TRY IT →
Where a line holds the word "Tanzania", copy that line from the data below.

Stored items from a collection
════════
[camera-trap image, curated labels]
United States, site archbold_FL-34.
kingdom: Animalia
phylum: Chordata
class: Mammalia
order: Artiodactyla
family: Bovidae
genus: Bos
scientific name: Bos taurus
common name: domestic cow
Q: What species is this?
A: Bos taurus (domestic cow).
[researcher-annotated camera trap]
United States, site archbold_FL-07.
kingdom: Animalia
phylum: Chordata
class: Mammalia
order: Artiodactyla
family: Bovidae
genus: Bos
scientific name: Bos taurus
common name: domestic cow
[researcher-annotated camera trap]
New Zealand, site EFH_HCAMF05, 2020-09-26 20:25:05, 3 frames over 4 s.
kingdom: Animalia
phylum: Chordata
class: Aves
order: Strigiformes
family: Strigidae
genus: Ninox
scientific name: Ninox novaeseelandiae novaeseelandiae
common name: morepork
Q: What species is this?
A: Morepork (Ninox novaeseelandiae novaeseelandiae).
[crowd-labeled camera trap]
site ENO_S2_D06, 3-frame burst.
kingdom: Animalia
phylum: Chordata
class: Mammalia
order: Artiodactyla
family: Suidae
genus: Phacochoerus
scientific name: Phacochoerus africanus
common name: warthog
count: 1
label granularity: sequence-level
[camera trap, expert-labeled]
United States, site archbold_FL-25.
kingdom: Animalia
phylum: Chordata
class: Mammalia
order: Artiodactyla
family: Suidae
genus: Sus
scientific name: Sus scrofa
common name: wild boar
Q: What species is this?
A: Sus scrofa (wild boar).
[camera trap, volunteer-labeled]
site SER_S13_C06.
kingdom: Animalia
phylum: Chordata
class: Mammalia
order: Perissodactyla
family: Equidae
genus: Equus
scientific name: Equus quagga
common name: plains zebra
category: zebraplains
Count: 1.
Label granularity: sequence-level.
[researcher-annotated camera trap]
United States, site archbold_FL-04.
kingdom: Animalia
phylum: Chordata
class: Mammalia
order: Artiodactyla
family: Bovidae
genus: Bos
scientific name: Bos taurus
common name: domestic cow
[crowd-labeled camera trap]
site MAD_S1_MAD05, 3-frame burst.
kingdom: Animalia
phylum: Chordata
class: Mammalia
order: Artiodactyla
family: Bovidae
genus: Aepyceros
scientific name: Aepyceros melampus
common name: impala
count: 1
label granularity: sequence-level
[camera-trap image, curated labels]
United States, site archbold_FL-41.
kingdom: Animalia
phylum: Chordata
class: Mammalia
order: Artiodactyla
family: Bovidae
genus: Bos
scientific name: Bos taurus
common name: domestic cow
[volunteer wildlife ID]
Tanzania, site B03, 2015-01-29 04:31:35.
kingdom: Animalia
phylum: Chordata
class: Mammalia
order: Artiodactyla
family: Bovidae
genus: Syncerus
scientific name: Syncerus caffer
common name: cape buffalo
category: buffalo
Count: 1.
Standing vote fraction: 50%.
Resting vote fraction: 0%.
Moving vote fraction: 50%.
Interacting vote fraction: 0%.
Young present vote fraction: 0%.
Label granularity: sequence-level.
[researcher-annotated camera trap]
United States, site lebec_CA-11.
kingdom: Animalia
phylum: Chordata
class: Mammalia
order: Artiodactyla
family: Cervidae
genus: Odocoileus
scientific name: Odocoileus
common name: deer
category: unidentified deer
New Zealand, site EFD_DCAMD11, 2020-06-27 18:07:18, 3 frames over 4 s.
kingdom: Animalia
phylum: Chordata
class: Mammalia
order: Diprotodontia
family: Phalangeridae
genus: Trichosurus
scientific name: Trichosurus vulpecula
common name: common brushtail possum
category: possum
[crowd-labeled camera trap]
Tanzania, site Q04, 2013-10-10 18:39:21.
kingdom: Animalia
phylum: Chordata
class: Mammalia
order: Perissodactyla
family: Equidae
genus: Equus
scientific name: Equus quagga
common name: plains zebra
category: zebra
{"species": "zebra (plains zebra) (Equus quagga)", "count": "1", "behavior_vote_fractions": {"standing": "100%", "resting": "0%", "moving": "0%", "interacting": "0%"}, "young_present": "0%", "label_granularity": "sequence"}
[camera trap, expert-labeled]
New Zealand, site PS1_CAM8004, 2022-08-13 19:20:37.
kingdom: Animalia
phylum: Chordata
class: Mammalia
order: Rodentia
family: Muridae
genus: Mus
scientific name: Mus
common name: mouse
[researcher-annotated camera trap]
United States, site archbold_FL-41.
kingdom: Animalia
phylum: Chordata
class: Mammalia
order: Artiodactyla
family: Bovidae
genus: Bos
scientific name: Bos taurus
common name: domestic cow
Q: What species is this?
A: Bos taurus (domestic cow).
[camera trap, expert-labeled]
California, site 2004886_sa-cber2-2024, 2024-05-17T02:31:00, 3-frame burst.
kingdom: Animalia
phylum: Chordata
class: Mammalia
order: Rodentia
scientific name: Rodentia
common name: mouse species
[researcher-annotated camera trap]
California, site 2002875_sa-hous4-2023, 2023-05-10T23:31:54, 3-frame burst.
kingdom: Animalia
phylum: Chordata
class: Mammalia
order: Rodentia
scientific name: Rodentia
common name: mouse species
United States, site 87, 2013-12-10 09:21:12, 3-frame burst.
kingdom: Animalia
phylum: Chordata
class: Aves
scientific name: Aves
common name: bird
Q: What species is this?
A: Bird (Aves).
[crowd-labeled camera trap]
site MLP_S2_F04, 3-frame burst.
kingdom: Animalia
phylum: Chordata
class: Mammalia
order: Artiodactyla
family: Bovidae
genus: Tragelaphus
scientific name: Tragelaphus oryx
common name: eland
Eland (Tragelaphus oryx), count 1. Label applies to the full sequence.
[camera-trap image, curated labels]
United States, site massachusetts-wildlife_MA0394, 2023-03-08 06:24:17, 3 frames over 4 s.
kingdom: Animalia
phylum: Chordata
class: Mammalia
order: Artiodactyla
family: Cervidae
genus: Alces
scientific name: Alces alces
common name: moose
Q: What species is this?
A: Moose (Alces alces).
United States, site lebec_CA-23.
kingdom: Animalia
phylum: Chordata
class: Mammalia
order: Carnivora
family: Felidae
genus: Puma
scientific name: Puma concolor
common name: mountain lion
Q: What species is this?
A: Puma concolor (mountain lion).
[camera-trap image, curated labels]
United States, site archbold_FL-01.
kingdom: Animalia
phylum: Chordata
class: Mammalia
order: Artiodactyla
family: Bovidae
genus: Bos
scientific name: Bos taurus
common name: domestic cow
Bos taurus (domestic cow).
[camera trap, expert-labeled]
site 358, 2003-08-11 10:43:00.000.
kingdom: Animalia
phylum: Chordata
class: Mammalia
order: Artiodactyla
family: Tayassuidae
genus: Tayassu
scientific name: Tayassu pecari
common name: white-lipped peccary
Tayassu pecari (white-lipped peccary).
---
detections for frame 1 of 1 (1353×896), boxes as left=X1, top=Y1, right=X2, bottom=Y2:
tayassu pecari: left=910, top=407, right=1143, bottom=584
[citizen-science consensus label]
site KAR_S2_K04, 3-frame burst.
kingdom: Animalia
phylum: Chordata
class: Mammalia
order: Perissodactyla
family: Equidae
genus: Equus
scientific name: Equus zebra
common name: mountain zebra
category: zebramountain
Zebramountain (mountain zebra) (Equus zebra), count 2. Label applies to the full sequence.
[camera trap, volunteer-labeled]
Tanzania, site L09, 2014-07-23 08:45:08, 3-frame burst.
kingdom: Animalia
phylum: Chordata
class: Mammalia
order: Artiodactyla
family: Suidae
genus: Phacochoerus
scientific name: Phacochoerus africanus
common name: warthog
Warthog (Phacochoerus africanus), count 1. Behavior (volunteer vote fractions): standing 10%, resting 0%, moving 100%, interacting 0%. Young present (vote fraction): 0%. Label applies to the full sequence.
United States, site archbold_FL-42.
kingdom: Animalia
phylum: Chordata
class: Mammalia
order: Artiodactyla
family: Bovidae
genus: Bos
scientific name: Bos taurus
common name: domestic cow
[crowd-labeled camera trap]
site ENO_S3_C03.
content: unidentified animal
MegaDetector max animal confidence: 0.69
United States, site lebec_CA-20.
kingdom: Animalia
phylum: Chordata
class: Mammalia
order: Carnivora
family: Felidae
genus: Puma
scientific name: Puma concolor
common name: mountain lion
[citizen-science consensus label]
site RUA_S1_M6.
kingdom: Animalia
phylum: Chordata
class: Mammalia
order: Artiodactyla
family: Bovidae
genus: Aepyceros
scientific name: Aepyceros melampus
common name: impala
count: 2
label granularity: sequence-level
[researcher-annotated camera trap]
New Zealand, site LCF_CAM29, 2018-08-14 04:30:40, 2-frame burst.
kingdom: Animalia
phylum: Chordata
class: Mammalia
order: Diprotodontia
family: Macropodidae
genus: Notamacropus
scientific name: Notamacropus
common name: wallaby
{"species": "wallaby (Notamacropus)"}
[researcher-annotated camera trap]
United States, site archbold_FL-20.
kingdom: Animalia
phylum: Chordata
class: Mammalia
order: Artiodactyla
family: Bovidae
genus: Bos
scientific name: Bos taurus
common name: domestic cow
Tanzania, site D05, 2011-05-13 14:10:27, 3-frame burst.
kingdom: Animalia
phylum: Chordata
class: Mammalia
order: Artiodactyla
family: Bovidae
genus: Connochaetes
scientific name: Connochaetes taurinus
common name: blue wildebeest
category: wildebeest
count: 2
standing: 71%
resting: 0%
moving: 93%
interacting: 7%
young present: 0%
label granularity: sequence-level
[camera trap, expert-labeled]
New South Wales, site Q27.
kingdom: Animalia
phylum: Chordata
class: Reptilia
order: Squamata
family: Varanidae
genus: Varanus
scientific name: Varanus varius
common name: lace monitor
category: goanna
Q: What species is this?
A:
════════
ANSWER TO THE PROBLEM →
Tanzania, site B03, 2015-01-29 04:31:35.
Tanzania, site Q04, 2013-10-10 18:39:21.
Tanzania, site L09, 2014-07-23 08:45:08, 3-frame burst.
Tanzania, site D05, 2011-05-13 14:10:27, 3-frame burst.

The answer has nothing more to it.